TASKS TO COMPLETE:
(a) Answer these questions from the inference request schema:
(i) Which property is listed as required?
(ii) What is returned if the outputs property is omitted?
(iii) What is the minimum number of items allowed in the inputs array?
(b) Write the next part of the inference request schema, starting right after its final line.

Scalable Inference Serving · Schema
Inference Request
Open Inference Protocol V2 inference request submitted to a model serving endpoint via HTTP POST. Compatible with KServe, NVIDIA Triton, BentoML, and other OIP-compliant servers.
AICNCFDeploymentInferenceKubernetesLLMMachine LearningModel ServingMLOpsScalability
Properties
| Name | Type | Description |
|---|---|---|
| id | string | Optional request identifier that will be echoed back in the response for correlation. |
| parameters | object | Optional key/value parameters passed to the model's pre/post-processing pipeline. |
| inputs | array | Input tensors for the inference request. Each tensor specifies its name, shape, datatype, and data. |
| outputs | array | Optional list of output tensors to return. If omitted, all model outputs are returned. |
JSON Schema
{
"$schema": "https://json-schema.org/draft/2020-12/schema",
"$id": "https://raw.githubusercontent.com/api-evangelist/scalable-inference-serving/main/json-schema/kserve-inference-request-schema.json",
"title": "Inference Request",
"description": "Open Inference Protocol V2 inference request submitted to a model serving endpoint via HTTP POST. Compatible with KServe, NVIDIA Triton, BentoML, and other OIP-compliant servers.",
"type": "object",
"required": ["inputs"],
"properties": {
"id": {
"type": "string",
"description": "Optional request identifier that will be echoed back in the response for correlation.",
"example": "req-a1b2c3d4-e5f6-7890-abcd-ef1234567890"
},
"parameters": {
"type": "object",
"description": "Optional key/value parameters passed to the model's pre/post-processing pipeline.",
"additionalProperties": true
},
"inputs": {
"type": "array",
"description": "Input tensors for the inference request. Each tensor specifies its name, shape, datatype, and data.",
"minItems": 1,
"items": {
"$ref": "#/$defs/RequestInput"
}
},
"outputs": {
"type": "array",
"description": "Optional list of output tensors to return. If omitted, all model outputs are returned.",
"items": {
"$ref": "#/$defs/RequestOutput"

DATASET SECTION:
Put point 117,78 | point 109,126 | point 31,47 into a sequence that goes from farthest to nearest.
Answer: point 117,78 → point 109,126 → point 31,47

TASK-BY-TASK ANSWERS:
(a)
(i) inputs
(ii) All model outputs are returned.
(iii) 1

(b)
}
}
},
"$defs": {
"RequestInput": {
"type": "object",
"title": "Request Input",
"description": "A single named input tensor for an inference request.",
"required": ["name", "shape", "datatype", "data"],
"properties": {
"name": {
"type": "string",
"description": "Tensor name as defined in the model's input specification."
},
"shape": {
"type": "array",
"description": "Shape of the tensor. Use -1 for variable-length or batch dimensions.",
"items": {"type": "integer"},
"example": [1, 128]
},
"datatype": {
"$ref": "#/$defs/TensorDatatype"
},
"parameters": {
"type": "object",
"additionalProperties": true,
"description": "Optional tensor-level parameters."
},
"data": {
"description": "Tensor data in row-major order. Nested arrays or flat array acceptable.",
"oneOf": [
{"type": "array", "items": {}},
{"type": "string", "description": "Base64-encoded binary data for the binary tensor data extension."}
]
}
}
},
"RequestOutput": {
"type": "object",
"title": "Request Output",
"description": "Specifies which model output tensor to include in the response.",
"required": ["name"],
"properties": {
"name": {
"type": "string",
"description": "Name of the output tensor to include in the response."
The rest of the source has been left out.